Il est possible de trouver d’autres occasions de manger avec des frères et sœurs, en semaine par exemple, ou en les invitant chez soi si le mari le permet. On peut négocier une absence exceptionnelle en préparant soigneusement des contreparties pour éviter la contrariété du mari. On peut lui faire réaliser quel plaisir l’on peut retirer d’un repas partagé en église, en faisant en sorte qu’il consente à y venir une fois (et se préparer à accepter qu’il reste sur ses positions).
Mais ces compensations ne constituent que des palliatifs : elles n’enlèvent pas la frustration de devoir quitter l’église avant le repas en commun. La vraie solution pour couper toute racine d’amertume est plutôt de faire du repas du dimanche midi partagé avec son mari une véritable fête.
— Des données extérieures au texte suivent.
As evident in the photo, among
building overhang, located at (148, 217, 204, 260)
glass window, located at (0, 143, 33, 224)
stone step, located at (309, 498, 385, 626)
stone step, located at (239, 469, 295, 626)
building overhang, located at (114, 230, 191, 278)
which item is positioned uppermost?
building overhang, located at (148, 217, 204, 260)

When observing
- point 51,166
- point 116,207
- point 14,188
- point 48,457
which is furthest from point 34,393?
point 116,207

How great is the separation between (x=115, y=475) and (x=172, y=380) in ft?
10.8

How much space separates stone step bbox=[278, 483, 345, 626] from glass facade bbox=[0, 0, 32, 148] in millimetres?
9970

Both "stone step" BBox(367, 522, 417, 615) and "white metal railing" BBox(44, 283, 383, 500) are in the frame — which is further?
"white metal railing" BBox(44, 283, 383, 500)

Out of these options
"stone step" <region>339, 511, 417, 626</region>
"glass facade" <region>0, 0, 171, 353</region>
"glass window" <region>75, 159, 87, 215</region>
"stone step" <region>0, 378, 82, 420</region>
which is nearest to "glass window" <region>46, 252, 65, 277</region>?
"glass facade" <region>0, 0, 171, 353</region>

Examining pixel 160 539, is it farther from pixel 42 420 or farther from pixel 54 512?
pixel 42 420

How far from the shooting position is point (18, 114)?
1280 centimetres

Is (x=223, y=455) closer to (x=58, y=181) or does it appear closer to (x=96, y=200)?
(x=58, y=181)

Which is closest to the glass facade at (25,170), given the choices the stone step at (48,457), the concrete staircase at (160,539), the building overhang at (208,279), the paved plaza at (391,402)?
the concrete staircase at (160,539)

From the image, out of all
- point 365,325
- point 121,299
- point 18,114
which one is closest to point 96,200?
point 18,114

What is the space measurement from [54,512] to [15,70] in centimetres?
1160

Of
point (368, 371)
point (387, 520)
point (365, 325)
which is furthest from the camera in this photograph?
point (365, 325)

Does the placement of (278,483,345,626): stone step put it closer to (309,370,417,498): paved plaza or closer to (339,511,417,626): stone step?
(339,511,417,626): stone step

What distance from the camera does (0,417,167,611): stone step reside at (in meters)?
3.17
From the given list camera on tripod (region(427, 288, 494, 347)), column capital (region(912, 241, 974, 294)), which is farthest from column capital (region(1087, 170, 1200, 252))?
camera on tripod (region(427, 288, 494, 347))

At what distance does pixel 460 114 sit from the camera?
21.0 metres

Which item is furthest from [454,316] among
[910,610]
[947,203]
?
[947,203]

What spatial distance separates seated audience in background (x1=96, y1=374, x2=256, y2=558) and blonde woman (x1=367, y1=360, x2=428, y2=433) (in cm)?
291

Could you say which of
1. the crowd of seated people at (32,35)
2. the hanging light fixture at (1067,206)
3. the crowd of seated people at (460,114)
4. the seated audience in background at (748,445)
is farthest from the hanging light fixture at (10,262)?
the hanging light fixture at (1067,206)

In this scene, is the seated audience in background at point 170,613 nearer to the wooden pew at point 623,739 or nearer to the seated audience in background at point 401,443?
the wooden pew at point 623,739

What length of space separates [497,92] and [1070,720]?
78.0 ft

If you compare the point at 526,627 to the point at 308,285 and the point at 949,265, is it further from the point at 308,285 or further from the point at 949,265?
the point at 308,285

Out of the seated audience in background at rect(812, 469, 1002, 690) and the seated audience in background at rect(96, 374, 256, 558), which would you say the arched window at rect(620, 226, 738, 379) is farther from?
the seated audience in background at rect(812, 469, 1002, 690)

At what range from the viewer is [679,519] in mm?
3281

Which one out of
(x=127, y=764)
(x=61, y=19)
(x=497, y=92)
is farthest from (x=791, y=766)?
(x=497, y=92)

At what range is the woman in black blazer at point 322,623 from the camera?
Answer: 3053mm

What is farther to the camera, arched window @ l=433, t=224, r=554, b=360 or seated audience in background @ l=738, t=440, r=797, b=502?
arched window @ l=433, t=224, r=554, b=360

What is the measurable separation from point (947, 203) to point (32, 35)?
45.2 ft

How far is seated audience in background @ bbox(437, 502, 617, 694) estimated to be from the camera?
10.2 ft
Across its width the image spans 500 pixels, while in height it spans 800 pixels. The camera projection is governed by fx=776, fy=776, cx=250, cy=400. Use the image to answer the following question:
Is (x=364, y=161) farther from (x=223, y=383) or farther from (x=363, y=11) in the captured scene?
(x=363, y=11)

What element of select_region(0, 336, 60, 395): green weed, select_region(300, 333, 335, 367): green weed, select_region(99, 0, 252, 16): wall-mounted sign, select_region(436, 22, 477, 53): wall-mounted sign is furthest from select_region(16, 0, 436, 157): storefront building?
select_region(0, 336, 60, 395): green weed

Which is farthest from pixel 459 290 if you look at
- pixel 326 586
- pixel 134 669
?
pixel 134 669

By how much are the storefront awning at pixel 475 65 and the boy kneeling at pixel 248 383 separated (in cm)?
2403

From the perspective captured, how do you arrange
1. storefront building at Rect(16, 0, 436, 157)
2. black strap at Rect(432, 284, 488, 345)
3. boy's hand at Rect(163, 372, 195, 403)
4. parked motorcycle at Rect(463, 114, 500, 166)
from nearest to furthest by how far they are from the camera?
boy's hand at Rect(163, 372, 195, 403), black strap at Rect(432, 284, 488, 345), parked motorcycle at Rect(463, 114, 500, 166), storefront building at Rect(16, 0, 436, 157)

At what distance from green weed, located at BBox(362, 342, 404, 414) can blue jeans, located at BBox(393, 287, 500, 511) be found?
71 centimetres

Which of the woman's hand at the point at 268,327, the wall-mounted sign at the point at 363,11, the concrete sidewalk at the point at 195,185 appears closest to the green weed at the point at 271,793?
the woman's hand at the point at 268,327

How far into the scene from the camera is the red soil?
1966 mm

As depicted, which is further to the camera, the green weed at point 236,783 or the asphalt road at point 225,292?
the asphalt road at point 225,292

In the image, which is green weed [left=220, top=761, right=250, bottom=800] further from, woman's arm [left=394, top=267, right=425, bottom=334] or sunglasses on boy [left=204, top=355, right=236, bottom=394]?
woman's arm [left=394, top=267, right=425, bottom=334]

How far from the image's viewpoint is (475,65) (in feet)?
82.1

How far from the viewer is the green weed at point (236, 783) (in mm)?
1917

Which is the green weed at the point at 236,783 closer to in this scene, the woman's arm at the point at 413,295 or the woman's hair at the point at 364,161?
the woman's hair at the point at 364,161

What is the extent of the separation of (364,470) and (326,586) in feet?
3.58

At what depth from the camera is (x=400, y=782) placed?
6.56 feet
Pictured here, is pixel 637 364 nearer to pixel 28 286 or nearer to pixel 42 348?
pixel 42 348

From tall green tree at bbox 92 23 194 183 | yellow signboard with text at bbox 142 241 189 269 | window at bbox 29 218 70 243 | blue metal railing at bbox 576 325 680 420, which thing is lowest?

A chaque repas d’église, je me rappelle cette anecdote rapportée par Alejandra, mon amie argentine:
«Un nouveau pasteur faisait connaissance avec une sœur pendant les préparatifs d’un repas en commun. Elle lui dit rapidement que son mari n’était pas chrétien.
– Mais alors, que fais-tu ici ? Retourne donc manger avec ton mari. Et mets-lui la nappe !»
Mon mari me prive du plaisir de manger à l’église ? « Bénissez ceux qui vous persécutent, bénissez et ne maudissez pas.» (Romains 12:14) Bénir mon mari, c’est revenir souriante du culte le dimanche matin, c’est me réjouir de manger avec lui, c’est lui mettre une belle nappe.
C’est une attitude qui peut s’étendre à bien des domaines. Et cela rend heureux celui qui reçoit, tout comme celle qui donne.
Je découvre votre blog par ce post, tellement vrai: merci.
Je crois que moi aussi j’ai les mêmes problèmes. Mon mari ne veut pas que je reste à l’église le dimanche de 10h à 12h pour ne pas rater le repas de famille de 12 alors je vais à 7h et je reviens à 9h.
Je suis heureuse que Dieu ait pourvu à une solution pour vous, avec ce culte tôt le matin. En fait, je crois que Dieu prévoit toujours une solution, un aménagement, afin que nous puissions faire ce qu’il nous demande. A nous de saisir ce qui nous est proposé. Cela nous parait parfois contraignant, mais tout ce qui a de la valeur coûte.